Ainda não há uma previsão clara sobre quando os krenakes voltarão a usar o rio que corta suas terras como faziam antes da tragédia. E ainda há muitas dúvidas sobre as medidas mais apropriadas e de longo prazo para indenizar e compensar os indígenas. Por enquanto, a ação emergencial de maior impacto – e que suscita controvérsia – tem sido a distribuição de dinheiro aos índios.
Os krenakes vivem em sete aldeias em terras demarcadas no território do município mineiro de Resplendor, divisa com o Espírito Santo. São 126 famílias (ou 135, dependendo da contagem) e 436 pessoas. A situação é tratada como caso à parte em meio aos milhares de afetados pelo desastre.

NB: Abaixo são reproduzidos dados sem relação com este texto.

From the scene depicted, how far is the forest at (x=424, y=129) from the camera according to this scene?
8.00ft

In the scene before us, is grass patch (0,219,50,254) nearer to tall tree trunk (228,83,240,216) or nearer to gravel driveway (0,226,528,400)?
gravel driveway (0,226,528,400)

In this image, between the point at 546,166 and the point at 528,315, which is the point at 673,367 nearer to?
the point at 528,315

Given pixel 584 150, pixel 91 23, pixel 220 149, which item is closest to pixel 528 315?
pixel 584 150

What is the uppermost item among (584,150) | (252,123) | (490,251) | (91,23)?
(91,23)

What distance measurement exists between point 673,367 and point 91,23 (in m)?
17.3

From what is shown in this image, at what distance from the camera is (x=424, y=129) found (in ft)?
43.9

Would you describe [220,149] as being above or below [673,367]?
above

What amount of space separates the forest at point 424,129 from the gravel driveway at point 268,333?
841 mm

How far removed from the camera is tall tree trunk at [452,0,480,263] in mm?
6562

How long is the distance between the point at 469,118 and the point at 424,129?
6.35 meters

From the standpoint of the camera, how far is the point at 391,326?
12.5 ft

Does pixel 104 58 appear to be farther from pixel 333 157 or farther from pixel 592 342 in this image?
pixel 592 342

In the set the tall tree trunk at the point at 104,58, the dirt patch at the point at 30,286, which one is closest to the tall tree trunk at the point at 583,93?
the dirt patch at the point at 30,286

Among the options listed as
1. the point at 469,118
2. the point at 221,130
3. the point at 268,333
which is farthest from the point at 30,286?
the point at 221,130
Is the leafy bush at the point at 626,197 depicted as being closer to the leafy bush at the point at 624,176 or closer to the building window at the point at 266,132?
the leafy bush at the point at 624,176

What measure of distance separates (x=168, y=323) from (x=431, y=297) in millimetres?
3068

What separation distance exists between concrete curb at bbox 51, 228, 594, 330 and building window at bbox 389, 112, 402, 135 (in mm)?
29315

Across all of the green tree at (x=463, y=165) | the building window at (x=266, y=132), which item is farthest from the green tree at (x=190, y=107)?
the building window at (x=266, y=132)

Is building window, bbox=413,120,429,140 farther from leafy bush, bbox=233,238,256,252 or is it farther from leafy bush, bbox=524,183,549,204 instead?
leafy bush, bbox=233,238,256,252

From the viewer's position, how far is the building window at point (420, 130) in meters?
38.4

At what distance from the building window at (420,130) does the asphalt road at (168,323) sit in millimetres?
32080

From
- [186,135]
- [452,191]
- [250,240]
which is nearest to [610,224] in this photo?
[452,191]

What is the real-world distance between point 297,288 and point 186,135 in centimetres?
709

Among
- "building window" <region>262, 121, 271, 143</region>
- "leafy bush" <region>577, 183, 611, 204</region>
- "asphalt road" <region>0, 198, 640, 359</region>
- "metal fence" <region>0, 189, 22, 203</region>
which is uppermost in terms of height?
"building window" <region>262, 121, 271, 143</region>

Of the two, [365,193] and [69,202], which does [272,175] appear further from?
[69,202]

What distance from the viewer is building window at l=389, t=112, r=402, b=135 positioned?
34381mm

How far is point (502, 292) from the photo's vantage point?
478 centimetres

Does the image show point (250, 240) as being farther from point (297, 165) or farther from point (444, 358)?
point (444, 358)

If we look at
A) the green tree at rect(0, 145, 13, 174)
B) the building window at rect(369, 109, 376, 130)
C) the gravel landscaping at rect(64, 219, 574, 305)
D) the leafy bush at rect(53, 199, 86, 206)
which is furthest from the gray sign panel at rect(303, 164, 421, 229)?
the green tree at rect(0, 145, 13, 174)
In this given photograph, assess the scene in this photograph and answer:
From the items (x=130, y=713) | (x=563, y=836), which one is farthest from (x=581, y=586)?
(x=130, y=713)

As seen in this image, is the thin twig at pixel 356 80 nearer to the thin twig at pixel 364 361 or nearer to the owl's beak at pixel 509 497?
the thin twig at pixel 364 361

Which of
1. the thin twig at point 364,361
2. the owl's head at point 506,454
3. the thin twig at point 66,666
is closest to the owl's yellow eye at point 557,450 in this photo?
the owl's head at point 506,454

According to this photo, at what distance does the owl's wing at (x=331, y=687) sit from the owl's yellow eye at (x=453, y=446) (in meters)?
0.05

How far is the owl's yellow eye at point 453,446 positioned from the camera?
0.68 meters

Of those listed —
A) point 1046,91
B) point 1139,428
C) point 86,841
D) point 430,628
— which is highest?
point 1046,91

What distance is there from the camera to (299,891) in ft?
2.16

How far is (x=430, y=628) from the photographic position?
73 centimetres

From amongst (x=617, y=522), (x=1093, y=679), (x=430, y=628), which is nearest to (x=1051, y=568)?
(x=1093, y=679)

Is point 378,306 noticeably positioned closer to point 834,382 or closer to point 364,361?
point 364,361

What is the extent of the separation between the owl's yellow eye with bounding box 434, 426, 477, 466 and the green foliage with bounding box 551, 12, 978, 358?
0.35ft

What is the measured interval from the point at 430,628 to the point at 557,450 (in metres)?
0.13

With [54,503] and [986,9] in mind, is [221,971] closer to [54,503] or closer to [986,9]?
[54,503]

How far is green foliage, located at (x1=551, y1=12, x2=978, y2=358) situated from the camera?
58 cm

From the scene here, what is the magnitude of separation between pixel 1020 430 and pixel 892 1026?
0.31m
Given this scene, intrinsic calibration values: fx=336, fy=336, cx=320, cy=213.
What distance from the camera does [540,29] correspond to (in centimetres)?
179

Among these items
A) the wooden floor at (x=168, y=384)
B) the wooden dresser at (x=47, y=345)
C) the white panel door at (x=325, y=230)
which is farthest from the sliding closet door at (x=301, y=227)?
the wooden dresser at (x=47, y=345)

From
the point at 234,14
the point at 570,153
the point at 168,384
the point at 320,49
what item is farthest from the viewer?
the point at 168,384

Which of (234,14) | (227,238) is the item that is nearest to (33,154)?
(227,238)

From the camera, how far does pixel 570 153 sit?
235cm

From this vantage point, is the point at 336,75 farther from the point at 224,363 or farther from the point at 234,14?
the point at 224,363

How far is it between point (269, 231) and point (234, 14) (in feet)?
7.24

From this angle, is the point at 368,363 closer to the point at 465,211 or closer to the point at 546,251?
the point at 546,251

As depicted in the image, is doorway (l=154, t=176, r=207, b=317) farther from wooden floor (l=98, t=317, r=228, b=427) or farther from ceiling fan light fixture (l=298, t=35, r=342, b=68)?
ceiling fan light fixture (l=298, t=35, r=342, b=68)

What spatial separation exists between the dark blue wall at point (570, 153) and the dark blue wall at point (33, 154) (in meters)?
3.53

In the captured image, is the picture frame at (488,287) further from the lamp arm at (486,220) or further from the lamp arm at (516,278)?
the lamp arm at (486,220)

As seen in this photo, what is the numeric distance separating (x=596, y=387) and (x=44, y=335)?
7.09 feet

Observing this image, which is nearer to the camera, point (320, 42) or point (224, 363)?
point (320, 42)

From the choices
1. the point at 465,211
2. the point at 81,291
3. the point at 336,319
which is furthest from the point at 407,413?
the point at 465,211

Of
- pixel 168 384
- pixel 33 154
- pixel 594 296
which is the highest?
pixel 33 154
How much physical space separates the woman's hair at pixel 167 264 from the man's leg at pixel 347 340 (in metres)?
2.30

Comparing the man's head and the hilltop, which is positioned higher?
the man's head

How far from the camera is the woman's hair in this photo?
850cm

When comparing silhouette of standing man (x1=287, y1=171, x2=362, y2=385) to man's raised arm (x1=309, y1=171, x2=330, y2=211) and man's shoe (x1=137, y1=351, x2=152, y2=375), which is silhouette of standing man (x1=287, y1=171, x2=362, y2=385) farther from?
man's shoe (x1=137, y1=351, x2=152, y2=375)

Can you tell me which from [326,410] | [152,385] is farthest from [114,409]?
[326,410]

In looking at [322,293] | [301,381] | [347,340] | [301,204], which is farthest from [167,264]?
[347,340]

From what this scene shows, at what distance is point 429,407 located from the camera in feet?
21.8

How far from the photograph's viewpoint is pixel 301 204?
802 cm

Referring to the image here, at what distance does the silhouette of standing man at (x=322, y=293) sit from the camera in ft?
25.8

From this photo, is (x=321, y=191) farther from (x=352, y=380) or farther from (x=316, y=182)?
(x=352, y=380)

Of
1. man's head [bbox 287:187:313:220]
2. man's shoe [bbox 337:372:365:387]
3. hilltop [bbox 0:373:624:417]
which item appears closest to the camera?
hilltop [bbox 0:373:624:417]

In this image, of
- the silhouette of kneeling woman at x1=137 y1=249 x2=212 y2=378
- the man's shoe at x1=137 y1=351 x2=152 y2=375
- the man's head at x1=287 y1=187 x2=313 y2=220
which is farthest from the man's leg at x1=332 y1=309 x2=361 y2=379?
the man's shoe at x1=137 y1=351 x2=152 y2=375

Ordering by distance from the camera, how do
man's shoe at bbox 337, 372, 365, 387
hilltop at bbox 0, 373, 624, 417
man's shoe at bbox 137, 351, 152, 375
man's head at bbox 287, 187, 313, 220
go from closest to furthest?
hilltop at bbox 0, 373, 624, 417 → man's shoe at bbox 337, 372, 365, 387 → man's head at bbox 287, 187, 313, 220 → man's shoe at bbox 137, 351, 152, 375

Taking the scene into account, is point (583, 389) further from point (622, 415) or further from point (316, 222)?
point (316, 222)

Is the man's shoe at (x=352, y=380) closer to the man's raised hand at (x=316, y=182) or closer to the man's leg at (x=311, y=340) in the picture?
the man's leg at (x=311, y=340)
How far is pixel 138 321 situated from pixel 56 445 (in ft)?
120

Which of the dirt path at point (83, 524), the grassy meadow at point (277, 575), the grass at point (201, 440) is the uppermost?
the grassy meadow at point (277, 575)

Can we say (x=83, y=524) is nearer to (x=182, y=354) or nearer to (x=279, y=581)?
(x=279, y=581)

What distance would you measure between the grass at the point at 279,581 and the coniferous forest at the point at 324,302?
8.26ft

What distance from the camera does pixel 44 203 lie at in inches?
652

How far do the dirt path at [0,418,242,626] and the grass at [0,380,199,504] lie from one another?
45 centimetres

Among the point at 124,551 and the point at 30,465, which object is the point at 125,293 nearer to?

Com medo de beber água do Doce, os índios consomem água mineral que vem sendo fornecida pela mineradora Vale, uma das proprietárias da Samarco. Garrafas pet são distribuídas em abundância por caminhões nas aldeias diariamente. Por ironia, há uma marca local de água mineral chamada Krenak explorada por um empresa. A Vale também envia caminhões-pipa às famílias indígenas. Além disso, faz manutenção das estradas de terra na área dos krenakes e fornece ração, sal e silagem para o gado mantido por alguns deles. São medidas que fazem parte do acordo firmado pela empresa e lideranças indígenas logo depois do rompimento da barragem da Fundão, em Mariana (MG), 400 km rio acima de Resplendor.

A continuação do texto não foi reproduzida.